Set exercise
Rewrite all the items below with "whitewashed building" swapped for "painted building" wherever it appears. Leave everything else the same.

[Items from a data source]
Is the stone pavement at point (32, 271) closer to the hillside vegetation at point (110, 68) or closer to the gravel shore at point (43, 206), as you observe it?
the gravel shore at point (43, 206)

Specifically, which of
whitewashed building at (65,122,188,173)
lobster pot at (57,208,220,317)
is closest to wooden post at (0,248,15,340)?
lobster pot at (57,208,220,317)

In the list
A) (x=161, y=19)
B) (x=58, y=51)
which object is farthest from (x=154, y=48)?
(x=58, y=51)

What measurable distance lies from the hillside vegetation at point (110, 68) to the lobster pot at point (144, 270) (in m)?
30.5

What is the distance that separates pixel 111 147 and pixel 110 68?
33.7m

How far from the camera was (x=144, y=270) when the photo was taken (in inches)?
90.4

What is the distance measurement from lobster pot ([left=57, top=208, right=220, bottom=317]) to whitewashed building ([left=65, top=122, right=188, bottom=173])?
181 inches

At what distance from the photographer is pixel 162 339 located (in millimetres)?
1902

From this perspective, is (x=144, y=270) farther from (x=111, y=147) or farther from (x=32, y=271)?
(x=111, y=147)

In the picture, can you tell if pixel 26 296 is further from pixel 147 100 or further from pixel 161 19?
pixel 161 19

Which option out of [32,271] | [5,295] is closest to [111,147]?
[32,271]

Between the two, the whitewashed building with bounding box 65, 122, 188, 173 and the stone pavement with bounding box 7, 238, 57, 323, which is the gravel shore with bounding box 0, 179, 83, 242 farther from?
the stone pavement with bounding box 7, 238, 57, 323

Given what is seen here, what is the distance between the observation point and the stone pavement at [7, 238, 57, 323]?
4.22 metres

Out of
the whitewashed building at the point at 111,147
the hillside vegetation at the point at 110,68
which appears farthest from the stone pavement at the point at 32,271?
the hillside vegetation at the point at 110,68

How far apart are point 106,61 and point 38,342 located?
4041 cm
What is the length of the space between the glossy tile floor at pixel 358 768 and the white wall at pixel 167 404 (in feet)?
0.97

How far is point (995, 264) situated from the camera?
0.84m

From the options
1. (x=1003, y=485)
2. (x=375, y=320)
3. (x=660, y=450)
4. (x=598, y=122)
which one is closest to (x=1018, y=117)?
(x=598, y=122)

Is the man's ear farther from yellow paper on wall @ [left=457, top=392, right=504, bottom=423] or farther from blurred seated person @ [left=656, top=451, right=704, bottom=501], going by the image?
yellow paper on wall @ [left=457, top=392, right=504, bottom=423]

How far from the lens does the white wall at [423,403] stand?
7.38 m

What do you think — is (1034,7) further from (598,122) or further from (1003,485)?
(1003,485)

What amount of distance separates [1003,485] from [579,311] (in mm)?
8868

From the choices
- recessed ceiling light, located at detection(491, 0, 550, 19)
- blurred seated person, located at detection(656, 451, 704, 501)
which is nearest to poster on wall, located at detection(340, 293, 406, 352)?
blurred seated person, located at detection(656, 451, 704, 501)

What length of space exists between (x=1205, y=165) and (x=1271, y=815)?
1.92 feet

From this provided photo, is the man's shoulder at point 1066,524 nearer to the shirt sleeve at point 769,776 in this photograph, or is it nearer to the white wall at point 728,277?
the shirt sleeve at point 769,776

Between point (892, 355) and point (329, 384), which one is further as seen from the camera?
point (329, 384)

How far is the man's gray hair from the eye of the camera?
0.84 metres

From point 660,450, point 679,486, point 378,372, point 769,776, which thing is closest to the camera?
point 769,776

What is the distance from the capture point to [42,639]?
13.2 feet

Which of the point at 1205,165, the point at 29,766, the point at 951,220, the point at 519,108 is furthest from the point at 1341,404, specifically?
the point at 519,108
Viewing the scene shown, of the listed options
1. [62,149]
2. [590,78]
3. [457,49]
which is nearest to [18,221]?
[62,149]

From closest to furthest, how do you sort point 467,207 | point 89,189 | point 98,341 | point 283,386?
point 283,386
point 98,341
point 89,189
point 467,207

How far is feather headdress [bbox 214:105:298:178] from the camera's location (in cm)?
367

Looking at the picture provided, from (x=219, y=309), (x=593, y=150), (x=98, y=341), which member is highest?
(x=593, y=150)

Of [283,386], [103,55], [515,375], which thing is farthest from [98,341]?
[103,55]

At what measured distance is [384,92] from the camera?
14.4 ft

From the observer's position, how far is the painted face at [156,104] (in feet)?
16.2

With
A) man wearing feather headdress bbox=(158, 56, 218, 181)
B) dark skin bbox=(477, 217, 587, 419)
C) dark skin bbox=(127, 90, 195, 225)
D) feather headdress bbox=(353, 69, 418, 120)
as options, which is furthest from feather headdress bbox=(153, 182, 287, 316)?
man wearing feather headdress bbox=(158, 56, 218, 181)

Task solution
Is the stone pavement at point (32, 271) closer to the hillside vegetation at point (110, 68) or closer to the gravel shore at point (43, 206), as you observe it?
the gravel shore at point (43, 206)

Specifically, which of
painted building at (65,122,188,173)
lobster pot at (57,208,220,317)
is closest to wooden post at (0,248,15,340)?
lobster pot at (57,208,220,317)

In the list
A) (x=161, y=19)
B) (x=58, y=51)
which object is farthest from (x=154, y=48)?
(x=58, y=51)

What measurable distance lies from the hillside vegetation at point (110, 68) to the lobster pot at point (144, 270) (in m)?
30.5

What is the distance that separates pixel 111 147 and pixel 110 68?
33.7m

How far from the camera was (x=144, y=270) when the photo was taken (in inches)?
90.4

What is the distance measurement from lobster pot ([left=57, top=208, right=220, bottom=317]) to painted building ([left=65, top=122, right=188, bottom=173])?
181 inches

At what distance from the photographer is pixel 162 339 located (in millimetres)?
1902

From this perspective, is (x=144, y=270) farther from (x=111, y=147) or farther from (x=32, y=271)?
(x=111, y=147)

In the picture, can you tell if pixel 26 296 is further from pixel 147 100 or further from pixel 161 19?
pixel 161 19

Which option out of [32,271] | [5,295] is closest to [111,147]?
[32,271]

Between the two, the painted building with bounding box 65, 122, 188, 173 and the stone pavement with bounding box 7, 238, 57, 323, which is the gravel shore with bounding box 0, 179, 83, 242 farther from?
the stone pavement with bounding box 7, 238, 57, 323

Given what is seen here, what is the distance between the observation point and the stone pavement at [7, 238, 57, 323]?
4.22 metres

Out of
the painted building at the point at 111,147
the hillside vegetation at the point at 110,68
which appears farthest from the stone pavement at the point at 32,271?
the hillside vegetation at the point at 110,68

How far apart are point 106,61 and point 38,342 located?
4041 cm
What is the length of the space between the glossy tile floor at pixel 358 768 and the white wall at pixel 167 404 (in feet)?
0.97

How far is point (995, 264) situated from the camera?
0.84m

From the options
1. (x=1003, y=485)
2. (x=375, y=320)
3. (x=660, y=450)
4. (x=598, y=122)
which one is closest to (x=1018, y=117)?
(x=598, y=122)

Is the man's ear farther from yellow paper on wall @ [left=457, top=392, right=504, bottom=423] or farther from blurred seated person @ [left=656, top=451, right=704, bottom=501], going by the image?
yellow paper on wall @ [left=457, top=392, right=504, bottom=423]

How far from the lens does the white wall at [423,403] stand?
7.38 m

What do you think — is (1034,7) further from (598,122) or further from (1003,485)?
(1003,485)

What amount of distance separates [1003,485] from [579,311] (in mm)?
8868

From the choices
- recessed ceiling light, located at detection(491, 0, 550, 19)
- blurred seated person, located at detection(656, 451, 704, 501)
which is nearest to poster on wall, located at detection(340, 293, 406, 352)?
blurred seated person, located at detection(656, 451, 704, 501)

What length of space exists between (x=1205, y=165) and (x=1271, y=815)?
1.92 feet

From this provided photo, is the man's shoulder at point 1066,524 nearer to the shirt sleeve at point 769,776 in this photograph, or is it nearer to the white wall at point 728,277?
the shirt sleeve at point 769,776

Between point (892, 355) and point (329, 384), which one is further as seen from the camera?
point (329, 384)

How far is the man's gray hair from the eye of the camera?
0.84 metres

From point 660,450, point 679,486, point 378,372, point 769,776, which thing is closest to the camera?
point 769,776

What is the distance from the capture point to [42,639]?
13.2 feet

Which of the point at 1205,165, the point at 29,766, the point at 951,220, the point at 519,108 is furthest from the point at 1341,404, specifically?
the point at 519,108
Viewing the scene shown, of the listed options
1. [62,149]
2. [590,78]
3. [457,49]
which is nearest to [18,221]?
[62,149]

From closest to furthest, how do you sort point 467,207 | point 89,189 | point 98,341 | point 283,386?
point 283,386
point 98,341
point 89,189
point 467,207

How far is feather headdress [bbox 214:105:298:178] from the camera's location (in cm)?
367

Looking at the picture provided, from (x=219, y=309), (x=593, y=150), (x=98, y=341), which member is highest?
(x=593, y=150)

Of [283,386], [103,55], [515,375], which thing is farthest from [98,341]?
[103,55]

At what measured distance is [384,92] from the camera?
14.4 ft

From the observer's position, how far is the painted face at [156,104] (in feet)?
16.2

With
A) man wearing feather headdress bbox=(158, 56, 218, 181)
B) dark skin bbox=(477, 217, 587, 419)
C) dark skin bbox=(127, 90, 195, 225)
D) feather headdress bbox=(353, 69, 418, 120)
as options, which is furthest from feather headdress bbox=(153, 182, 287, 316)?
man wearing feather headdress bbox=(158, 56, 218, 181)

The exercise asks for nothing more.